I’m really confused about this! Any help would be much appreciated. :slight_smile:

Hi @Aditya_Ranganath

First thing to understand is that optimal actions are not known - the agent does not know which 50 steps are optimal or not, or even how many steps were optimal in the first place. In general, if the reward scheme is won=1/lost=-1, then all the steps in the episode are rewarded/penalized at the end.

So in your example the agent picks the best action 80% of the time (even in the beginning when probabilities of the actions are initialized, it “thinks” it’s picking the best action but since probabilities are random at initialization those “best” actions are random).

As the training continues the Q function accumulates the probabilities which actions are better at certain states and picks them 80% of the time still but explores all actions 20% of the time.

When the training ran long enough… for example 1 million episodes, the probabilities “converge” according to the law of big numbers. For example a concrete silly case - the agent received state [ 2 apples, 3 oranges ] 10 000 times, of those times it won 9 000 times when it picked action “eat”. So the best action to pick would be “eat”.

To achieve better training there are strategies for epsilon decay, so that after some training you start to take less and less sub-optimal actions. In the previous silly example you would start to take an optimal action (“eat”) 81% of the time, after even more training you would start to take 82% and so on up to let’s say 99% at the very end (very few or no more exploratory steps).


Thanks @arvyzukai for your reply!
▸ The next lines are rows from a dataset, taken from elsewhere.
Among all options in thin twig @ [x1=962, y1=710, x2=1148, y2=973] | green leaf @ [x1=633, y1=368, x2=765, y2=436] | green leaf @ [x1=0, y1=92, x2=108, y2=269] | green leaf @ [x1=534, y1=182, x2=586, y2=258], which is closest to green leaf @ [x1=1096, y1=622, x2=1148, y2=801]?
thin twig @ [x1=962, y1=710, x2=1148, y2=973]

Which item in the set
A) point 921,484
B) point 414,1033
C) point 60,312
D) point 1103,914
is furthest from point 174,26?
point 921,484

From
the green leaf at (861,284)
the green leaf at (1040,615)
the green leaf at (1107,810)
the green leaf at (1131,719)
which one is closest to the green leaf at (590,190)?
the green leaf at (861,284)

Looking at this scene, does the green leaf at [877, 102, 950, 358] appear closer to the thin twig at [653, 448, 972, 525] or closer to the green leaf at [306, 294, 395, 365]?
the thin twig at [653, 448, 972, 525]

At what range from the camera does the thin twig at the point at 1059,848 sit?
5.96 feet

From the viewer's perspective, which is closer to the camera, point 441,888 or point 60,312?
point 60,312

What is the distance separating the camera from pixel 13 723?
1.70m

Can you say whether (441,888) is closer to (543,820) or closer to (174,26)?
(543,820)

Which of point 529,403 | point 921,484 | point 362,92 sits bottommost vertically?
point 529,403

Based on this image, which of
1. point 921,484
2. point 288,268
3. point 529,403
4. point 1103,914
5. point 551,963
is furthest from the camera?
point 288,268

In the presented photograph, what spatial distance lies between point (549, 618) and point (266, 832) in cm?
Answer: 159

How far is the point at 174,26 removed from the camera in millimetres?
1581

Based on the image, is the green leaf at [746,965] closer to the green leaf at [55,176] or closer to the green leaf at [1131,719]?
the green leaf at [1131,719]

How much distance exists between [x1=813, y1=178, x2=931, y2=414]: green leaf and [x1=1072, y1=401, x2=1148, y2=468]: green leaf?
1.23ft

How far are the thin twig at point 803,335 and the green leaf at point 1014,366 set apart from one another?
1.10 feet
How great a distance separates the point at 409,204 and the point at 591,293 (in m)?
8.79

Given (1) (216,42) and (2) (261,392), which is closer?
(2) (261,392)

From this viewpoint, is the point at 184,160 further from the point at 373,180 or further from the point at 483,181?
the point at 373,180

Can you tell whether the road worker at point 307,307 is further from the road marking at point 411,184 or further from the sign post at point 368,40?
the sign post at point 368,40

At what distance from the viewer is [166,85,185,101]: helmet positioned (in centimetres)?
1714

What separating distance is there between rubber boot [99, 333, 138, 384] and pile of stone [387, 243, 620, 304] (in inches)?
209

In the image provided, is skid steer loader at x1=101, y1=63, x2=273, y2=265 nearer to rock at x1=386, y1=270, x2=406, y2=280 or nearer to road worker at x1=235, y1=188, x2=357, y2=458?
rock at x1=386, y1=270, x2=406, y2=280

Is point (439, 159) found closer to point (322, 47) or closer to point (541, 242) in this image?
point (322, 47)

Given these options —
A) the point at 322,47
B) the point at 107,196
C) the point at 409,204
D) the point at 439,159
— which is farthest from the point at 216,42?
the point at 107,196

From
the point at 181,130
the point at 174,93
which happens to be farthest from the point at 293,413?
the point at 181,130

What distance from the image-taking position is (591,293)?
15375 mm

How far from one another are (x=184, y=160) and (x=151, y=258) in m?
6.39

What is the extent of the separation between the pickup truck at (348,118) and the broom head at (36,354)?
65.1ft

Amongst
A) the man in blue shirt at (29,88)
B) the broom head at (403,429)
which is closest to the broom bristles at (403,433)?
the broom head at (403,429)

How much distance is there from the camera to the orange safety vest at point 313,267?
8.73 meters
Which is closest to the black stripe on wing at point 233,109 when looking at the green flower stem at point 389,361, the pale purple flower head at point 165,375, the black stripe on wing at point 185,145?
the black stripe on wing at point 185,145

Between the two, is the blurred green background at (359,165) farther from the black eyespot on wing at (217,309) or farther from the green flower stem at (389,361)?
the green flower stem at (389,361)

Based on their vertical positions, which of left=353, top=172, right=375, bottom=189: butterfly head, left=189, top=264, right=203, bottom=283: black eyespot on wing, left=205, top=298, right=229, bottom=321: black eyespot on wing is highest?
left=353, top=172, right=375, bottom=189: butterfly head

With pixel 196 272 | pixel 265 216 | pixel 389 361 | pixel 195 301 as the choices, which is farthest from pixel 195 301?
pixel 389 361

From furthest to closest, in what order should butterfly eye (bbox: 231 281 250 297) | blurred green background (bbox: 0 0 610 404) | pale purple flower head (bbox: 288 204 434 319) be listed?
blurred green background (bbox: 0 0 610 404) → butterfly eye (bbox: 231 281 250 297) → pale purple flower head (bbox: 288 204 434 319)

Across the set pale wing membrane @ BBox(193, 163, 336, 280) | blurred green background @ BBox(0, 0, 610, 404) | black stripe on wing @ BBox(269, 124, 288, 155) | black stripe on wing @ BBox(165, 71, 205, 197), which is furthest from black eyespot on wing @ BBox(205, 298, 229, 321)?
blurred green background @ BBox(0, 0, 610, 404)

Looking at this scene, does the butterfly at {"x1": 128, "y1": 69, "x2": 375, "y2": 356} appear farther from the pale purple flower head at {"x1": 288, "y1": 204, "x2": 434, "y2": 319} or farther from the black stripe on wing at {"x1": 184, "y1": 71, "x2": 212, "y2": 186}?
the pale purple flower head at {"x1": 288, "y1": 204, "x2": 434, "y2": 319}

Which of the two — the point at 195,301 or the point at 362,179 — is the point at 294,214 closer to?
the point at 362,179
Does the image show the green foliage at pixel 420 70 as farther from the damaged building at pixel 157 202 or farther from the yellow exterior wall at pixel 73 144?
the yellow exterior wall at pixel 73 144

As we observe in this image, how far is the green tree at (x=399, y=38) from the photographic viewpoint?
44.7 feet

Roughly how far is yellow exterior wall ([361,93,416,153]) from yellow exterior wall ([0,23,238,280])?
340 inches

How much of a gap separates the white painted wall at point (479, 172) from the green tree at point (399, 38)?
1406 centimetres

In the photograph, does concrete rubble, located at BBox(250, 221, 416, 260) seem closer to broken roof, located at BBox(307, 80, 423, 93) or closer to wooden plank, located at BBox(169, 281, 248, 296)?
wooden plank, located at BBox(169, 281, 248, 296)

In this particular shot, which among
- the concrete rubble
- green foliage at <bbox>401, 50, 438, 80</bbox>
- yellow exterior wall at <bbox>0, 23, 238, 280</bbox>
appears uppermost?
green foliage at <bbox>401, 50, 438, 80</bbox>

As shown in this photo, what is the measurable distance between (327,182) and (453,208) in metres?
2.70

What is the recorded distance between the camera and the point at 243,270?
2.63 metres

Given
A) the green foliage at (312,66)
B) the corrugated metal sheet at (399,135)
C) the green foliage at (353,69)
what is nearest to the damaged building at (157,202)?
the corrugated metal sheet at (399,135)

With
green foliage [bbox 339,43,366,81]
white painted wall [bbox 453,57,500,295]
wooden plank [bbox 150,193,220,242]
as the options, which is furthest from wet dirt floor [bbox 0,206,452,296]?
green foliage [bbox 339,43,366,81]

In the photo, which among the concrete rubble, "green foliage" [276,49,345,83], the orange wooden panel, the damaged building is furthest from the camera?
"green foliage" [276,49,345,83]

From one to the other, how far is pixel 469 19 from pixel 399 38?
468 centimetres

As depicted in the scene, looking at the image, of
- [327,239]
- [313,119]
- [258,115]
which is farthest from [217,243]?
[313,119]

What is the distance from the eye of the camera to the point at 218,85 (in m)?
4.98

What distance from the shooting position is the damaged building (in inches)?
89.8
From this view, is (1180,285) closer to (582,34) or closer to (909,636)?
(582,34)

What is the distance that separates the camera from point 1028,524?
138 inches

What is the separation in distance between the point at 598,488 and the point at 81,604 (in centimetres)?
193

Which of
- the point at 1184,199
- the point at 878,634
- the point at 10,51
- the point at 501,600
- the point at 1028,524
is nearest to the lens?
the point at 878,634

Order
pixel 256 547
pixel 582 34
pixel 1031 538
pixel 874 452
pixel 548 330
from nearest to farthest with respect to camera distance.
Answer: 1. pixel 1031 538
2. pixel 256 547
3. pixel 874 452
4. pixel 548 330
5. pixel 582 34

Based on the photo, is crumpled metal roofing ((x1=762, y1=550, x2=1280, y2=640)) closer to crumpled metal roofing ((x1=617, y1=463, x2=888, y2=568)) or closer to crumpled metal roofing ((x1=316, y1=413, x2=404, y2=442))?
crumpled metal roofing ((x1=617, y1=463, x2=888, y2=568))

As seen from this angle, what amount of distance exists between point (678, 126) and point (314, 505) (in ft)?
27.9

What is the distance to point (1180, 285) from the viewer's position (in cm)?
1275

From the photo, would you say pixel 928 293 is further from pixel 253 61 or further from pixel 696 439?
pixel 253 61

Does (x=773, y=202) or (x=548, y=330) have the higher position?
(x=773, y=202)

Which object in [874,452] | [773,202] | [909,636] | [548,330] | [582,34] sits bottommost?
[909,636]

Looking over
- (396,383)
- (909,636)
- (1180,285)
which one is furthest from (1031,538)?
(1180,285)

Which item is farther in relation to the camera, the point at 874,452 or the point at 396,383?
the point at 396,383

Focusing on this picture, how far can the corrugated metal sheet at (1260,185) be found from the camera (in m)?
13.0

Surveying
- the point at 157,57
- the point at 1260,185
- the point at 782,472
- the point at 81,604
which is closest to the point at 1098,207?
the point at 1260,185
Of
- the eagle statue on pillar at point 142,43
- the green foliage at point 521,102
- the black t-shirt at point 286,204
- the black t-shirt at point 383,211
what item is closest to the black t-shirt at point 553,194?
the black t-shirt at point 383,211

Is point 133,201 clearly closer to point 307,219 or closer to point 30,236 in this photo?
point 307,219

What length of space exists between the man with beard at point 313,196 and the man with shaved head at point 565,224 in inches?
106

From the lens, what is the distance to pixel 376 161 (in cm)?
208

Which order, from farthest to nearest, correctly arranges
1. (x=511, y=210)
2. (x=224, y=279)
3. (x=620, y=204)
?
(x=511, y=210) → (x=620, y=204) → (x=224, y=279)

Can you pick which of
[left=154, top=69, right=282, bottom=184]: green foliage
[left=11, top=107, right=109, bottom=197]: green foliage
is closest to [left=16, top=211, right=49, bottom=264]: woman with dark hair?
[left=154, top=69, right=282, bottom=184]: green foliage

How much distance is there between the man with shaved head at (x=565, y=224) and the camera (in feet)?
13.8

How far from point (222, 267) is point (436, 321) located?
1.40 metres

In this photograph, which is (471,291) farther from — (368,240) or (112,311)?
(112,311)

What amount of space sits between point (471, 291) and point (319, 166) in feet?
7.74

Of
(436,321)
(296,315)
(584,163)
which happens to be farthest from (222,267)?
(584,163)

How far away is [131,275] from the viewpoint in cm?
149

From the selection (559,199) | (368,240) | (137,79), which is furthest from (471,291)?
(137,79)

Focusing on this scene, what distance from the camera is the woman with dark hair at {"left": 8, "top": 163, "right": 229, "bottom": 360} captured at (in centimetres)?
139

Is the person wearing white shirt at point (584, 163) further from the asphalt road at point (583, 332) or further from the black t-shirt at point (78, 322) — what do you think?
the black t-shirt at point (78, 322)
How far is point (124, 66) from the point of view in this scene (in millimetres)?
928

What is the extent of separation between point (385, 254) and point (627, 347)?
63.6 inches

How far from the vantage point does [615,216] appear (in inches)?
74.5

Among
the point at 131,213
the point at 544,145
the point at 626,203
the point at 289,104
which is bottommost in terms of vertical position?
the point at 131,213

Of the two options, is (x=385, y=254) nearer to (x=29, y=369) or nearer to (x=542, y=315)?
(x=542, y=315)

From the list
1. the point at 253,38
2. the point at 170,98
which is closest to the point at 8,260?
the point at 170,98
With your explanation about the Q function accumulating probabilities over multiple episodes, I understand what’s going on. However, what I seem to be missing is how are the probabilities “preserved” from episode 1 to episode n. For example, say the agent chose to eat in the very first episode due to random initialization of NN resulting in that action. The agent is trained on this data set and knows it should choose to eat if ever in that state again. Next time around in episode 2, it chooses not to eat from the same state (explore step). Then the NN is trained on this data and the 3rd episode the agent chooses not to eat (exploit step). My question is how does the agent know that it had won in episode1 where it chose to eat and has lost in the subsequent 2 episodes. Yes, it got a reward in that first episode which may the signal, but how does the agent “remember” this. When it is trained on new data in episode 2 where it did not eat, it has forgotten about the reward from episode 1.

Looking forward to your response!


Hi @Aditya_Ranganath

You can check this Wikipedia article which contains the table to build better intuition.

It always keep track of when it won or lost in that state when it took that action. It does not distinguish episode1 from episode2. In other words, it accumulates the times it was in this state and took this action with the reward it received. For example, if it was in state [2 apples, 3 oranges] 100 times, out of these 100 it chose action “eat” 50 times, and it received the accumulated reward 40, then the value of this action being in this state is 40/50 = 0.8. If in the same state it chose action “not to eat” (other 50 times) and received the accumulated reward of 15, then the value of this “not to eat” action in this state is 15/50 = 0.3. So when the agent is in this state next time (101th time) it can choose what to do accordingly.

Hi @arvyzukai

Thanks for your reply! When we have a table where we keep track of all the previous state-action pairs and the accumulated rewards for each pair, I understand how it works now. However in the case of a Neural Net in a continuous state space with infinitely many possible state-action pairs, we cannot keep track of everything the agent has done in the past. So we train a neural net every c time steps lets say. We have a limited memory buffer to store all the (S,A,R,S’) tuples from the time the agent took its first ever action. So if we only have the agent’s last, say, 10,000 actions, how would it “remember” anything from before? Because we update the NN weights every C time steps. How would what the agent did 50,000 actions ago still influence the NN in present time? Doing soft updates and having a target Q network may help the NN not fluctuate too quickly too soon. But I still don’t see how the accumulated rewards from the first ever action 50,000 steps ago is kept track of or accumulated.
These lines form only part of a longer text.